I sat in a darkened theater with the rest of the audience while fourteen stories from the Springfield, Ohio LGBTQ+ community were being performed on stage. While everyone was watching the actors, I was watching the faces of those whose stories were being told. There were tears in most of their eyes as they listened to their own words being spoken out loud in a room full of friends, family, and strangers. I had started this project with the hope that these stories would reach audiences who needed to hear them, whether that be a queer kid who was afraid of being true to themself, or that was a close-minded city politician who needed to hear a new perspective but sitting there in that theater I realized this project was for the storytellers. The community had been fighting for so long to be heard and feel like their stories mattered, and the fact that this project was able to give that to them was the best outcome I could have hoped for.
That project was called Facing Intolerance, and it was the first time I really understood the power of first-person storytelling. I grew up in the world of theater with my dad being a director and my mother a costume designer, so I knew the power a good story could have on its audience. However, most of the stories I saw performed weren’t from the community and the stakes of Facing Intolerance were different. This was a community that had, at that point, been fighting for 10 years to get protection against discrimination in housing and employment and their willpower was fading.
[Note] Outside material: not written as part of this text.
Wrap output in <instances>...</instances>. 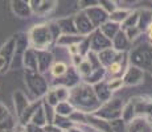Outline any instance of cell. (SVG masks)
Returning <instances> with one entry per match:
<instances>
[{"label":"cell","mask_w":152,"mask_h":132,"mask_svg":"<svg viewBox=\"0 0 152 132\" xmlns=\"http://www.w3.org/2000/svg\"><path fill=\"white\" fill-rule=\"evenodd\" d=\"M24 1H27V3H28V1H29V0H24Z\"/></svg>","instance_id":"30bf717a"},{"label":"cell","mask_w":152,"mask_h":132,"mask_svg":"<svg viewBox=\"0 0 152 132\" xmlns=\"http://www.w3.org/2000/svg\"><path fill=\"white\" fill-rule=\"evenodd\" d=\"M10 111H8V108L5 107L4 104L0 102V122L1 120H4V119H7V118H10Z\"/></svg>","instance_id":"8992f818"},{"label":"cell","mask_w":152,"mask_h":132,"mask_svg":"<svg viewBox=\"0 0 152 132\" xmlns=\"http://www.w3.org/2000/svg\"><path fill=\"white\" fill-rule=\"evenodd\" d=\"M7 69H8V66H7V61H5V58H4V57H1V55H0V73L5 71Z\"/></svg>","instance_id":"ba28073f"},{"label":"cell","mask_w":152,"mask_h":132,"mask_svg":"<svg viewBox=\"0 0 152 132\" xmlns=\"http://www.w3.org/2000/svg\"><path fill=\"white\" fill-rule=\"evenodd\" d=\"M11 5H12V9H13V12L16 13V16L28 17L32 12L29 4L27 1H24V0H12Z\"/></svg>","instance_id":"6da1fadb"},{"label":"cell","mask_w":152,"mask_h":132,"mask_svg":"<svg viewBox=\"0 0 152 132\" xmlns=\"http://www.w3.org/2000/svg\"><path fill=\"white\" fill-rule=\"evenodd\" d=\"M13 102H15V108H16V112L17 115H21V112L28 107V102H27V98L24 96V94L20 93V91H16L13 94Z\"/></svg>","instance_id":"3957f363"},{"label":"cell","mask_w":152,"mask_h":132,"mask_svg":"<svg viewBox=\"0 0 152 132\" xmlns=\"http://www.w3.org/2000/svg\"><path fill=\"white\" fill-rule=\"evenodd\" d=\"M111 71L113 73H118L119 71V65L118 63H114V65L111 66Z\"/></svg>","instance_id":"9c48e42d"},{"label":"cell","mask_w":152,"mask_h":132,"mask_svg":"<svg viewBox=\"0 0 152 132\" xmlns=\"http://www.w3.org/2000/svg\"><path fill=\"white\" fill-rule=\"evenodd\" d=\"M0 132H13V122L11 116L0 122Z\"/></svg>","instance_id":"277c9868"},{"label":"cell","mask_w":152,"mask_h":132,"mask_svg":"<svg viewBox=\"0 0 152 132\" xmlns=\"http://www.w3.org/2000/svg\"><path fill=\"white\" fill-rule=\"evenodd\" d=\"M13 53H15V37H12L10 41H7V42L1 46V49H0V55L5 58L8 67H10V65H11Z\"/></svg>","instance_id":"7a4b0ae2"},{"label":"cell","mask_w":152,"mask_h":132,"mask_svg":"<svg viewBox=\"0 0 152 132\" xmlns=\"http://www.w3.org/2000/svg\"><path fill=\"white\" fill-rule=\"evenodd\" d=\"M64 71H65V66H64L62 63H57V65L53 67V74L54 75H60V74H62Z\"/></svg>","instance_id":"52a82bcc"},{"label":"cell","mask_w":152,"mask_h":132,"mask_svg":"<svg viewBox=\"0 0 152 132\" xmlns=\"http://www.w3.org/2000/svg\"><path fill=\"white\" fill-rule=\"evenodd\" d=\"M24 63L27 65L28 69H33L34 65H36V58H34V54L32 52H27L24 55Z\"/></svg>","instance_id":"5b68a950"}]
</instances>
As a naïve queer college student, my dream was for this project to change the minds of the city council members who were dead set against this cause. I came to realize this may have been too lofty of a goal, but also that this project could serve a different and maybe more important purpose: to show the LGBTQ+ community that people are listening, they care, and to remind them that their feelings and experiences are valid. They didn’t stop fighting and in 2019 all their efforts became worth it when the city council passed their law.
After this project, I realized that the act of true and deep listening is more important than I ever imagined and that what I wanted to do for the rest of my life was to make space for people to share the stories that are important to them. I pursued a Master’s degree in Oral History from Columbia University, and I now have had the privilege of sitting in living rooms, bars, cars, artist studios, and parks and listening to the stories of individuals who are leaving lasting marks on the world and their communities.
Everyone has a story, but not everyone is given the space or encouragement to tell that story, which is why I was so excited when I discovered the work of Ex Fabula. Being able to work for an organization whose mission is to empower everyone to share their stories and to create spaces where empathy and community are fostered is a dream come true. I can’t wait to help share Ex Fabula’s mission with the world, share in the community that is Ex Fabula, and of course, be there to listen to and support storytellers as they share their amazing stories.
Lauren Instenes has been working in marketing since graduating from Columbia University with a degree in Oral History. She has over 10 years of experience working in the non-profit world in a variety of roles including: volunteer management, website management, social media and marketing. She is the former editor and guest host of The Seed Field Podcast and was the project lead for Facing Intolerance: A Facing Project. Outside of work you can find her cuddling her pug, Gator, working backstage in local theatre productions, and climbing the walls at Adverture Rock!